What does the system expect of its users?
- The do’s and don’ts of using Gadi
- SIH Into to Gadi HPC tutorial
- Pro tips for bioinformatics on HPC webinar
What is high performance computing?
High performance computing refers to the use of parallel processing techniques to solve complex computation problems efficiently. HPC systems, like Gadi, consist of clusters of interconnected computers, each equipped with multiple processors and large amounts of memory. These systems are designed to handle massive datasets and perform computations at speeds far beyond those achievable by your personal computer.
Why do we need HPC for bioinformatics?
In bioinformatics, researchers deal with massive datasets generated by technologies such as next-generation sequencing (genomics, transcriptomics) and mass spectrometry (proteomics). Analysing these datasets requires computationally intensive tasks such as sequence alignment, genome assembly, and statistical analysis. HPC systems provide the computational power and memory resources necessary to process these datasets efficiently.
Expectations
Gadi is a shared resource and its efficient use not only ensures fair access for all users but also helps minimise the environmental impact of high-performance computing, as systems like Gadi consume significant energy resources. When you are using a system like Gadi, there are potentially hundreds of other users accessing the system at the same time as you. For Gadi to remain efficient and usable, everyone needs to be courteous and use the system with consideration for others.
Here are some tips to help you be a good citizen of the HPC community:
1. Use job queues appropriately
Gadi runs a PBSpro job scheduler that manages the allocation of resources to users. When you submit a job, it is placed in a queue and will run when the requested resources become available. Unlike on Artemis where your job is allocated to a suitable queue based on your resource request, Gadi users need to explicitly request their job is sent to a specific queue. It is important for you to pick a job queue that is appropriate for your job.
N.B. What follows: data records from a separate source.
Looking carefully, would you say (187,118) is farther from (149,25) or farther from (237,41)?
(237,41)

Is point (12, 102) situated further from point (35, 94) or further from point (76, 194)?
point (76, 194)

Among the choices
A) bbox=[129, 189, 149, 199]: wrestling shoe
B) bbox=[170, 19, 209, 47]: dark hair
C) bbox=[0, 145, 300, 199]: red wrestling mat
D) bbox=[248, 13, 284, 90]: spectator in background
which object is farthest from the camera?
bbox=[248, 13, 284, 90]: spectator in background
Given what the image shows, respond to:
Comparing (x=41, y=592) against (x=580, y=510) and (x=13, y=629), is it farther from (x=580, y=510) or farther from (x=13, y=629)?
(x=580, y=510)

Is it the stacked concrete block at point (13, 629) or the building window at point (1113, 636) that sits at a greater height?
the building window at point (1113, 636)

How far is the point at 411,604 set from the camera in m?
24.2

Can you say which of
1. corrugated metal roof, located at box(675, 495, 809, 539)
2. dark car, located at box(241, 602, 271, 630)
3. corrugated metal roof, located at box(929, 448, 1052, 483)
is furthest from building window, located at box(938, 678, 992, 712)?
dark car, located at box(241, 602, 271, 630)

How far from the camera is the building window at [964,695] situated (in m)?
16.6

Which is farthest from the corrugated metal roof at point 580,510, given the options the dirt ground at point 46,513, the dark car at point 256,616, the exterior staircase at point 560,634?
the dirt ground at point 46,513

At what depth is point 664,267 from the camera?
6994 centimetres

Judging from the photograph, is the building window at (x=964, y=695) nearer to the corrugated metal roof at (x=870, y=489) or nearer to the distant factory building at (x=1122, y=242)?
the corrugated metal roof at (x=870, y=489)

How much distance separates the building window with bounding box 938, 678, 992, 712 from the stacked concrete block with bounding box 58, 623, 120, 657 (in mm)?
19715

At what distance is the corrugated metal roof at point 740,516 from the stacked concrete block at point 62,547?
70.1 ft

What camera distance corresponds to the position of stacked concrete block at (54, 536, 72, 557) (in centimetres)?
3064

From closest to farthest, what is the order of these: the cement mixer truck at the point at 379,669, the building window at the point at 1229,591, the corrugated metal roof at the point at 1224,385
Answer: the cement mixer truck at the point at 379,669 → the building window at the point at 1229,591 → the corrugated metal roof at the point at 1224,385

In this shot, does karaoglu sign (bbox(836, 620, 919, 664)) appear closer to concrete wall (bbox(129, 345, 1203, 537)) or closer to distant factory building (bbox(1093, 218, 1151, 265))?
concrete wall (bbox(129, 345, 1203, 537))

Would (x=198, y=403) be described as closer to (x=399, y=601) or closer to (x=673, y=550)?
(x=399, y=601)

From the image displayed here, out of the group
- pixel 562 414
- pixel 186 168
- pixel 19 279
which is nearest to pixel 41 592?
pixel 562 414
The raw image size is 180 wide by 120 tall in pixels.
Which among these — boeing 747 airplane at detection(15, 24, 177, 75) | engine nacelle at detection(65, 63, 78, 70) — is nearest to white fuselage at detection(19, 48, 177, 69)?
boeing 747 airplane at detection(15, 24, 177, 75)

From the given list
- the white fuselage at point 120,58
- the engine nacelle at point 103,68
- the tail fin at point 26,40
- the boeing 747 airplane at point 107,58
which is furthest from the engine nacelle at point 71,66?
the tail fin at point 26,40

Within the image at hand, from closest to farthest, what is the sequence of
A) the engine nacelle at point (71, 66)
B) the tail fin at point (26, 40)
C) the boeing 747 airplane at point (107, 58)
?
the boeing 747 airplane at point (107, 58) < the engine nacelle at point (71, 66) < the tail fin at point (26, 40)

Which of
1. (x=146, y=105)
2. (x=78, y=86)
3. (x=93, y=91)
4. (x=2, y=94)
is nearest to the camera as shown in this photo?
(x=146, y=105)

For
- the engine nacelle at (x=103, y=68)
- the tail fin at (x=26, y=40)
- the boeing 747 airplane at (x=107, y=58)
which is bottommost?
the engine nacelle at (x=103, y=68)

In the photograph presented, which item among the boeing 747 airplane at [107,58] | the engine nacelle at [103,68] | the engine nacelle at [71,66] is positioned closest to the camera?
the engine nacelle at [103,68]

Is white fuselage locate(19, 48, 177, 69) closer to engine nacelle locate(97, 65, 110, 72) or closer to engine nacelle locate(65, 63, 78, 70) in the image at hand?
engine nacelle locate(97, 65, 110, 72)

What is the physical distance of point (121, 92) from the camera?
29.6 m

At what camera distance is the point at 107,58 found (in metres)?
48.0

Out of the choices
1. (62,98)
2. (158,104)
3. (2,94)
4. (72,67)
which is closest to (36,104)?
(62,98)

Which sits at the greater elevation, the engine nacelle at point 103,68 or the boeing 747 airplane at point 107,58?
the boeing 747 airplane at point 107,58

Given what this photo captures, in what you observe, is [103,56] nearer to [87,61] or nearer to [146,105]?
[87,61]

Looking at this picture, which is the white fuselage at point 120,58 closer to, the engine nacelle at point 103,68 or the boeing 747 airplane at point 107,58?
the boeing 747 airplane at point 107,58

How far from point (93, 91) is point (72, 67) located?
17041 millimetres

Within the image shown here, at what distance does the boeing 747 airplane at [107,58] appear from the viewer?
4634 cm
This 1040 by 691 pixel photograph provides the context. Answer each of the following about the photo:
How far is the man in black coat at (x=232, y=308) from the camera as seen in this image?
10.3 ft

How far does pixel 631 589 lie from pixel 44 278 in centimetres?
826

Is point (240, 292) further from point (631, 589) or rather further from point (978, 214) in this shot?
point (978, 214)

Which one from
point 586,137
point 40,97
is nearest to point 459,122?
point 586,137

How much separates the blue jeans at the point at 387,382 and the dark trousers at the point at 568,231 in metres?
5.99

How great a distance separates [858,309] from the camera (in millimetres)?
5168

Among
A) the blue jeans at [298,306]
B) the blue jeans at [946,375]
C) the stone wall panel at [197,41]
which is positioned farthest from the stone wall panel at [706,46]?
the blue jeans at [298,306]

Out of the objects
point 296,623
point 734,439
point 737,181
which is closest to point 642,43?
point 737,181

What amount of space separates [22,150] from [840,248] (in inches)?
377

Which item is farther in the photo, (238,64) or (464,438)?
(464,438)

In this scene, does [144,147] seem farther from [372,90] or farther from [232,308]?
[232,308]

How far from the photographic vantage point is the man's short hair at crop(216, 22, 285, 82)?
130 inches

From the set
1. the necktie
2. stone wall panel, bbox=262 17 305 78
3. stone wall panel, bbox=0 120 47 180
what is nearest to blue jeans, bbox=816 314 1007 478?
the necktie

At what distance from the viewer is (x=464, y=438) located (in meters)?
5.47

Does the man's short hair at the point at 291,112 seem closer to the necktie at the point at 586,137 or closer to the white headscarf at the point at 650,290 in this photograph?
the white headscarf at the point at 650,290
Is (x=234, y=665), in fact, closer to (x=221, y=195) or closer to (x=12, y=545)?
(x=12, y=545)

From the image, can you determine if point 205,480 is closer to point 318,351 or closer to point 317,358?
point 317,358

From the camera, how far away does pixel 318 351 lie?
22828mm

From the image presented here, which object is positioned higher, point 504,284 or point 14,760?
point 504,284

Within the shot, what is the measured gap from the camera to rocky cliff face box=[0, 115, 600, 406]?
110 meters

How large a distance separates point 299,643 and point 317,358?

2. Responsibly manage your data
/scratch
is not a safe space for long term data storage. If it has not been accessed in 100 days, it will be subjected to NCI’s clean up policy. If you have a /g/data
allocation, this is a better place to store your data whilst working on Gadi. Once you have finished your analysis, it is best practice to move your data to a more permanent storage solution, like RDS.
3. Don’t request more resources than you need
Don’t request resources that you won’t need, it will only result in your job and other users jobs being held up, and you wasting your service unit allocation. The PBS scheduler will find time for 2 cpus faster than 4 cpus, so in the interest of speed, be efficient. Given the bursty nature of some jobs, it can be hard to know what resources a tool needs. We suggest the following:
- Step 1: Consult the software documentation
- Often, developers will outline the minimum amount of RAM (memory) and whether a tool is multi-threaded (e.g. use >1 CPU or GPU)
- Step 2: Run a test job using our Gadi benchmarking tool
- This will give you a good idea of how much resources you need to request for your main job.
- Step 3: Ask for help
4. Keep track of your resource usage
- Monitor your jobs
- Monitor your project allocation
- What does a job cost?
- Why are my jobs not running?
Running jobs on gadi requires users to have sufficient compute hours available. These compute hours are granted to projects rather than directly to the user. It is important to communicate with your project team to ensure you are not using more than your fair share of resources. You can monitor your project’s usage by running:
nci_project -P <project> -v
If you are consistently overusing resources, you may need to look into optimising your workloads and/or requesting more resources from NCI. Get in touch with SIH to discuss your options.
At completion, your project is only charged the SU actually consumed by the job (ie based on walltime used, not walltime requested). Like Artemis, Gadi produces PBS logs. The “.o” job log will report the compute used (similar to the Artemis “.o” and “usage” logs combined).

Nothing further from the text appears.